**TASK BRIEF**.
What's needed is a full, exact retyping of the records.

**MATERIALS PROVIDED**.
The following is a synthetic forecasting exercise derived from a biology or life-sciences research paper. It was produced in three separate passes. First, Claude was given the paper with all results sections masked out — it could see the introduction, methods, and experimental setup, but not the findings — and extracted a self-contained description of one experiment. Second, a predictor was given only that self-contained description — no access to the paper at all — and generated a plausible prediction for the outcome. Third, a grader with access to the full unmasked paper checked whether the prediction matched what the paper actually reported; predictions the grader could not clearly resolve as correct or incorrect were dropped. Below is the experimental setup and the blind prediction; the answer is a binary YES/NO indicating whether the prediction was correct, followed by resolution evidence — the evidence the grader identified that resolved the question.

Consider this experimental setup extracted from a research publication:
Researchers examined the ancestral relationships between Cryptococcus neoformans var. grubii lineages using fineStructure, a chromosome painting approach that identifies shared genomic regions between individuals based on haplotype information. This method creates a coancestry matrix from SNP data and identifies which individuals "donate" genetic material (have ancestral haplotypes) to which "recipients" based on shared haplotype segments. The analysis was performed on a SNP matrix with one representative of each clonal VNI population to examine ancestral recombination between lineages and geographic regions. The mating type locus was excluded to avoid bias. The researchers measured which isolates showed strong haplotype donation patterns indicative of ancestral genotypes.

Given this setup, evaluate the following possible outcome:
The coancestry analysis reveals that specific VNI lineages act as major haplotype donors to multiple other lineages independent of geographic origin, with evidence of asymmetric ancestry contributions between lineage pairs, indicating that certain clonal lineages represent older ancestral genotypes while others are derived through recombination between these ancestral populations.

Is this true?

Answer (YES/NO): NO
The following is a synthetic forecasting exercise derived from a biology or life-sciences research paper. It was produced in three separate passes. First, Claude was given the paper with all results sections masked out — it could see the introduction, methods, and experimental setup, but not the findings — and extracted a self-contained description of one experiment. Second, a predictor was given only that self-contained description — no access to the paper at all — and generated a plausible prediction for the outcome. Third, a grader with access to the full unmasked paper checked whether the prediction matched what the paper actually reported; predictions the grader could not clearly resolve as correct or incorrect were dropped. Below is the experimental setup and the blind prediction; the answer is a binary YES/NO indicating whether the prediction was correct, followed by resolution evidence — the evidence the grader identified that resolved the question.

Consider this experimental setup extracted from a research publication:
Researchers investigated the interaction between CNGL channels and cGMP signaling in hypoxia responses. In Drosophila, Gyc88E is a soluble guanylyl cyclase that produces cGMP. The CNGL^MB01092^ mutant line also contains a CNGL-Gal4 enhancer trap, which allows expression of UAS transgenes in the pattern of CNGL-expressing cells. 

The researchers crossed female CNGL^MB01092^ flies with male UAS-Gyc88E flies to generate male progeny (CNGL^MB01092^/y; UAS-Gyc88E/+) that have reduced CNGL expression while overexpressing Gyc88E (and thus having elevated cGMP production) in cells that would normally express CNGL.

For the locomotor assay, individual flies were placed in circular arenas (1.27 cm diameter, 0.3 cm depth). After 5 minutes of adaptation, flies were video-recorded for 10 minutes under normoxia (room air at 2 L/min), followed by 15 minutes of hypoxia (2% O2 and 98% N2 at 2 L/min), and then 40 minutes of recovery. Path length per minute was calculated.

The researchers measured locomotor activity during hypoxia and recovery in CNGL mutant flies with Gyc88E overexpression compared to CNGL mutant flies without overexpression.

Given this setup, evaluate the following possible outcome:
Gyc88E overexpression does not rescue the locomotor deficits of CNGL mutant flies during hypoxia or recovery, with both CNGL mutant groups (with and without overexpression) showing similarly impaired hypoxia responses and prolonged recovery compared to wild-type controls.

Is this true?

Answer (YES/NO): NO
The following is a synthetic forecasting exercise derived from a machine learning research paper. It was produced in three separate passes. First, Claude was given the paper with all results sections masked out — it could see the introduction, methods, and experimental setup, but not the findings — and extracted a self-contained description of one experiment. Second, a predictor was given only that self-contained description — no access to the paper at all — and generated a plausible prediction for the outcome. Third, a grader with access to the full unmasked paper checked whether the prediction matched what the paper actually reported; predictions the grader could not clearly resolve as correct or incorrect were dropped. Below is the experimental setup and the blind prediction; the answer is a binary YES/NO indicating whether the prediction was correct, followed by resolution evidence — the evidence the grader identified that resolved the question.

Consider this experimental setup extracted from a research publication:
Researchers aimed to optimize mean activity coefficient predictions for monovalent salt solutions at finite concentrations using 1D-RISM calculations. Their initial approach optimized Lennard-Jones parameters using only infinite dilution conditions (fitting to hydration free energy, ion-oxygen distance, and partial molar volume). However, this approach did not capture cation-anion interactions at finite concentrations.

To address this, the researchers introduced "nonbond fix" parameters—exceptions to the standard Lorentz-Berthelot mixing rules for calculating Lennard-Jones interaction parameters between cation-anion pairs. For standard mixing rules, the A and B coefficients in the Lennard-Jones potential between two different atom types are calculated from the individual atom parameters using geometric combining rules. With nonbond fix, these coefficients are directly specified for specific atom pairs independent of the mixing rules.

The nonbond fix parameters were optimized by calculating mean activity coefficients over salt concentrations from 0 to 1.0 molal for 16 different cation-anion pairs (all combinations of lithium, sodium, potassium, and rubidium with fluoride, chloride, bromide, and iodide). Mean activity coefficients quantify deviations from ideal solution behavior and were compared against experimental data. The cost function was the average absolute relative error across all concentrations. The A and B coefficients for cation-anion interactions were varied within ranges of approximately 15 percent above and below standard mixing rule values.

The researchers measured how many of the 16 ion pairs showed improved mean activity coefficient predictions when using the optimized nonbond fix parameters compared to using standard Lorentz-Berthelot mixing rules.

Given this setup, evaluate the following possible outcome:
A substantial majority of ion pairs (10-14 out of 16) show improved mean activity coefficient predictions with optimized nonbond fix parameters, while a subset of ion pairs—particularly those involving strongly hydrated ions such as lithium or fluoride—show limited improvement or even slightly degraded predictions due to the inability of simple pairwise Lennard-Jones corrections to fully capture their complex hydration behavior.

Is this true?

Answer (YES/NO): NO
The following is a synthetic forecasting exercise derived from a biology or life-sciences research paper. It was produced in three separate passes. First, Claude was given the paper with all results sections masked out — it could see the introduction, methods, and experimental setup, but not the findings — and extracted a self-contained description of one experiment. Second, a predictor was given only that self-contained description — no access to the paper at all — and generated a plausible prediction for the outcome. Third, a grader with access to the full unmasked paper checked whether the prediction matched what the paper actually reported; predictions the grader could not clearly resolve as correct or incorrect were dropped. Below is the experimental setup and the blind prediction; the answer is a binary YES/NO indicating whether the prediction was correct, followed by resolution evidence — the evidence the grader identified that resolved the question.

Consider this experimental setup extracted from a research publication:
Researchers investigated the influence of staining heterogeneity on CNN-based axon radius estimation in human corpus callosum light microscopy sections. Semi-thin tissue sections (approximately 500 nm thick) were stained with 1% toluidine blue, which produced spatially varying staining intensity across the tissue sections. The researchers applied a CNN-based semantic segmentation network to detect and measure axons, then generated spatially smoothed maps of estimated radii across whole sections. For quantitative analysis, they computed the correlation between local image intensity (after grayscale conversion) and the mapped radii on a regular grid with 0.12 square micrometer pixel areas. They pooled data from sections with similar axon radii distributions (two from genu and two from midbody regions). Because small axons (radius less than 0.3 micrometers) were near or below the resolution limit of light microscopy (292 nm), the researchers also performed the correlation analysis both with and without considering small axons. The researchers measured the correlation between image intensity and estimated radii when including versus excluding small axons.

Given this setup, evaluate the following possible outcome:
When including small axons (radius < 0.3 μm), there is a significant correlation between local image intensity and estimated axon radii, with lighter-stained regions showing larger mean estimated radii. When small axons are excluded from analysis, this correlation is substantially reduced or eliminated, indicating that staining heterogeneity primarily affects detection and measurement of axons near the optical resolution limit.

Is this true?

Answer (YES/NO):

**OUTPUT**.
The following is a synthetic forecasting exercise derived from a biology or life-sciences research paper. It was produced in three separate passes. First, Claude was given the paper with all results sections masked out — it could see the introduction, methods, and experimental setup, but not the findings — and extracted a self-contained description of one experiment. Second, a predictor was given only that self-contained description — no access to the paper at all — and generated a plausible prediction for the outcome. Third, a grader with access to the full unmasked paper checked whether the prediction matched what the paper actually reported; predictions the grader could not clearly resolve as correct or incorrect were dropped. Below is the experimental setup and the blind prediction; the answer is a binary YES/NO indicating whether the prediction was correct, followed by resolution evidence — the evidence the grader identified that resolved the question.

Consider this experimental setup extracted from a research publication:
Researchers examined the ancestral relationships between Cryptococcus neoformans var. grubii lineages using fineStructure, a chromosome painting approach that identifies shared genomic regions between individuals based on haplotype information. This method creates a coancestry matrix from SNP data and identifies which individuals "donate" genetic material (have ancestral haplotypes) to which "recipients" based on shared haplotype segments. The analysis was performed on a SNP matrix with one representative of each clonal VNI population to examine ancestral recombination between lineages and geographic regions. The mating type locus was excluded to avoid bias. The researchers measured which isolates showed strong haplotype donation patterns indicative of ancestral genotypes.

Given this setup, evaluate the following possible outcome:
The coancestry analysis reveals that specific VNI lineages act as major haplotype donors to multiple other lineages independent of geographic origin, with evidence of asymmetric ancestry contributions between lineage pairs, indicating that certain clonal lineages represent older ancestral genotypes while others are derived through recombination between these ancestral populations.

Is this true?

Answer (YES/NO): NO
The following is a synthetic forecasting exercise derived from a biology or life-sciences research paper. It was produced in three separate passes. First, Claude was given the paper with all results sections masked out — it could see the introduction, methods, and experimental setup, but not the findings — and extracted a self-contained description of one experiment. Second, a predictor was given only that self-contained description — no access to the paper at all — and generated a plausible prediction for the outcome. Third, a grader with access to the full unmasked paper checked whether the prediction matched what the paper actually reported; predictions the grader could not clearly resolve as correct or incorrect were dropped. Below is the experimental setup and the blind prediction; the answer is a binary YES/NO indicating whether the prediction was correct, followed by resolution evidence — the evidence the grader identified that resolved the question.

Consider this experimental setup extracted from a research publication:
Researchers investigated the interaction between CNGL channels and cGMP signaling in hypoxia responses. In Drosophila, Gyc88E is a soluble guanylyl cyclase that produces cGMP. The CNGL^MB01092^ mutant line also contains a CNGL-Gal4 enhancer trap, which allows expression of UAS transgenes in the pattern of CNGL-expressing cells. 

The researchers crossed female CNGL^MB01092^ flies with male UAS-Gyc88E flies to generate male progeny (CNGL^MB01092^/y; UAS-Gyc88E/+) that have reduced CNGL expression while overexpressing Gyc88E (and thus having elevated cGMP production) in cells that would normally express CNGL.

For the locomotor assay, individual flies were placed in circular arenas (1.27 cm diameter, 0.3 cm depth). After 5 minutes of adaptation, flies were video-recorded for 10 minutes under normoxia (room air at 2 L/min), followed by 15 minutes of hypoxia (2% O2 and 98% N2 at 2 L/min), and then 40 minutes of recovery. Path length per minute was calculated.

The researchers measured locomotor activity during hypoxia and recovery in CNGL mutant flies with Gyc88E overexpression compared to CNGL mutant flies without overexpression.

Given this setup, evaluate the following possible outcome:
Gyc88E overexpression does not rescue the locomotor deficits of CNGL mutant flies during hypoxia or recovery, with both CNGL mutant groups (with and without overexpression) showing similarly impaired hypoxia responses and prolonged recovery compared to wild-type controls.

Is this true?

Answer (YES/NO): NO
The following is a synthetic forecasting exercise derived from a machine learning research paper. It was produced in three separate passes. First, Claude was given the paper with all results sections masked out — it could see the introduction, methods, and experimental setup, but not the findings — and extracted a self-contained description of one experiment. Second, a predictor was given only that self-contained description — no access to the paper at all — and generated a plausible prediction for the outcome. Third, a grader with access to the full unmasked paper checked whether the prediction matched what the paper actually reported; predictions the grader could not clearly resolve as correct or incorrect were dropped. Below is the experimental setup and the blind prediction; the answer is a binary YES/NO indicating whether the prediction was correct, followed by resolution evidence — the evidence the grader identified that resolved the question.

Consider this experimental setup extracted from a research publication:
Researchers aimed to optimize mean activity coefficient predictions for monovalent salt solutions at finite concentrations using 1D-RISM calculations. Their initial approach optimized Lennard-Jones parameters using only infinite dilution conditions (fitting to hydration free energy, ion-oxygen distance, and partial molar volume). However, this approach did not capture cation-anion interactions at finite concentrations.

To address this, the researchers introduced "nonbond fix" parameters—exceptions to the standard Lorentz-Berthelot mixing rules for calculating Lennard-Jones interaction parameters between cation-anion pairs. For standard mixing rules, the A and B coefficients in the Lennard-Jones potential between two different atom types are calculated from the individual atom parameters using geometric combining rules. With nonbond fix, these coefficients are directly specified for specific atom pairs independent of the mixing rules.

The nonbond fix parameters were optimized by calculating mean activity coefficients over salt concentrations from 0 to 1.0 molal for 16 different cation-anion pairs (all combinations of lithium, sodium, potassium, and rubidium with fluoride, chloride, bromide, and iodide). Mean activity coefficients quantify deviations from ideal solution behavior and were compared against experimental data. The cost function was the average absolute relative error across all concentrations. The A and B coefficients for cation-anion interactions were varied within ranges of approximately 15 percent above and below standard mixing rule values.

The researchers measured how many of the 16 ion pairs showed improved mean activity coefficient predictions when using the optimized nonbond fix parameters compared to using standard Lorentz-Berthelot mixing rules.

Given this setup, evaluate the following possible outcome:
A substantial majority of ion pairs (10-14 out of 16) show improved mean activity coefficient predictions with optimized nonbond fix parameters, while a subset of ion pairs—particularly those involving strongly hydrated ions such as lithium or fluoride—show limited improvement or even slightly degraded predictions due to the inability of simple pairwise Lennard-Jones corrections to fully capture their complex hydration behavior.

Is this true?

Answer (YES/NO): NO
The following is a synthetic forecasting exercise derived from a biology or life-sciences research paper. It was produced in three separate passes. First, Claude was given the paper with all results sections masked out — it could see the introduction, methods, and experimental setup, but not the findings — and extracted a self-contained description of one experiment. Second, a predictor was given only that self-contained description — no access to the paper at all — and generated a plausible prediction for the outcome. Third, a grader with access to the full unmasked paper checked whether the prediction matched what the paper actually reported; predictions the grader could not clearly resolve as correct or incorrect were dropped. Below is the experimental setup and the blind prediction; the answer is a binary YES/NO indicating whether the prediction was correct, followed by resolution evidence — the evidence the grader identified that resolved the question.

Consider this experimental setup extracted from a research publication:
Researchers investigated the influence of staining heterogeneity on CNN-based axon radius estimation in human corpus callosum light microscopy sections. Semi-thin tissue sections (approximately 500 nm thick) were stained with 1% toluidine blue, which produced spatially varying staining intensity across the tissue sections. The researchers applied a CNN-based semantic segmentation network to detect and measure axons, then generated spatially smoothed maps of estimated radii across whole sections. For quantitative analysis, they computed the correlation between local image intensity (after grayscale conversion) and the mapped radii on a regular grid with 0.12 square micrometer pixel areas. They pooled data from sections with similar axon radii distributions (two from genu and two from midbody regions). Because small axons (radius less than 0.3 micrometers) were near or below the resolution limit of light microscopy (292 nm), the researchers also performed the correlation analysis both with and without considering small axons. The researchers measured the correlation between image intensity and estimated radii when including versus excluding small axons.

Given this setup, evaluate the following possible outcome:
When including small axons (radius < 0.3 μm), there is a significant correlation between local image intensity and estimated axon radii, with lighter-stained regions showing larger mean estimated radii. When small axons are excluded from analysis, this correlation is substantially reduced or eliminated, indicating that staining heterogeneity primarily affects detection and measurement of axons near the optical resolution limit.

Is this true?

Answer (YES/NO):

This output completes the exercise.